Which is how they ended up sitting in his kitchen, Fang's head in her lap and an open bottle of bourbon on the table between them. (Molly would have my head if she knew, but seeing as you're off age, he had said, and then poured them both large glasses.) It had only taken her a second to mend the cuts on his face and take the swelling out of his bruises, but there was nothing she could have done for the fractured jaw. And then Hagrid had said that it had been such a long time since he's had company, what with Harry, ron, and Hermione running their illegal meetings (here, Audra choked on her drink and he hit her on the back so hard she was knocked into the table), that he might as well just treat her like a guest.

"You're doing a good thing, Audra." Hagrid was slurring his words, slightly, waving his glass in a way that made it seem like he was gesturing for a toast. Audra clinked her glass against his just for the fun of it, leaning back and laughing, and he nodded appreciatively. "I mean it. Don't think anyone's told you yet, but you're being a hero, that's what you are. Might not always feel like it, but you are. All of you kids are."

"It never feels like it." She stares at him, desperate for him to reassure her that she really is making the right choice, but his earnest expression is too earnest for her to handle. "It's hard to tell the right thing anymore. There's so many secrets and lies and sacrifice for the greater good," she says, reciting what Dumbledore had told her the last time they had met, when she told him of the prisoners that were being tortured as they spoke and he told her they could not afford to rescue them. "Maybe there is no right thing. Maybe it's just about surviving. And this choice, this helps Harry, and it protects the Weasley's, and its the only thing I could think of doing that protects the twins."

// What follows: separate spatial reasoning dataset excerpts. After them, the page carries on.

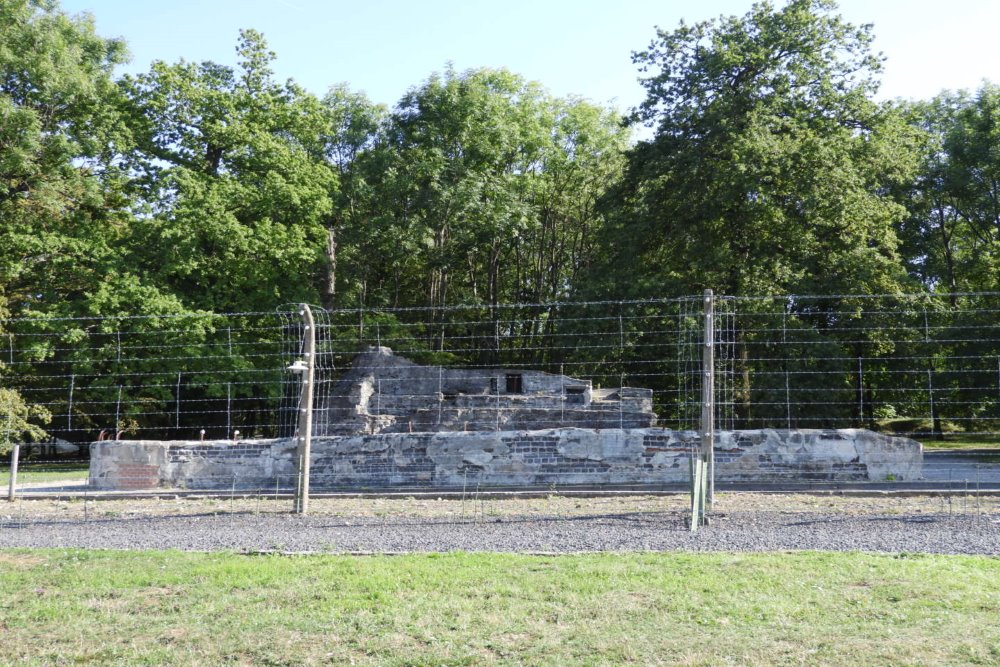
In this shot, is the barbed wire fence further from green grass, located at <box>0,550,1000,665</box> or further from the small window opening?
green grass, located at <box>0,550,1000,665</box>

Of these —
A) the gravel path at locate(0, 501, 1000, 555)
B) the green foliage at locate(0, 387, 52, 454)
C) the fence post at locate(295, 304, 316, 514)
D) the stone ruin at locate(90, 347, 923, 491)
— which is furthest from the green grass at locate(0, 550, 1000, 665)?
the green foliage at locate(0, 387, 52, 454)

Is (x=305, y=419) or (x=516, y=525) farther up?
(x=305, y=419)

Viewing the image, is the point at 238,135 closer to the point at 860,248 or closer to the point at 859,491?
the point at 860,248

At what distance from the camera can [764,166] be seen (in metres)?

"Only right," He slurs, looking out at something towards the forest. There is nothing there, but from the look on his face, Audra knows that he is picturing something. Or someone. "Only right that you'd protect the Weasleys, protect the ones you call your own. Family's something important Audra. Once you find the people you belong with, you protect them, no matter the cost."

"And my real family, Hagrid?" Audra said, finally voicing the thing she had been too scared to say. The thing she kept quiet because she was worried that her friends would look down on her for worrying about them, for caring about them, even as they work to murder and torture all the ones she cares about. Not everyone I care about, she thought desperately, feeling the ever present feeling of tears rise in her eyes again. Not mom, not dad, not Vance. Not Draco and Emmeline and Pansy, as horrible as they can all be. "Who's protecting them?"

"They made their choices, Audra." She wasn't looking at him, but Audra could still make out his expression in the glass in front of her- sad and upset and looking like he wants to help but doesn't know how. "You tried, that's all you can do."

"I killed them, Hagrid." She pours herself another glass, and throws it back in one gulp, feeling the pleasant rush of numbness coiling up in her stomach. "The moment I joined the Order, I might as well have killed them with my own two hands. Because as soon as he finds out I've been working against him -and he will- they're dead."

Hagrid doesn't answer her.

There aren't any right choices anymore. Audra's starting to thing there aren't any right answers, either, nothing to make this better. Not even from him.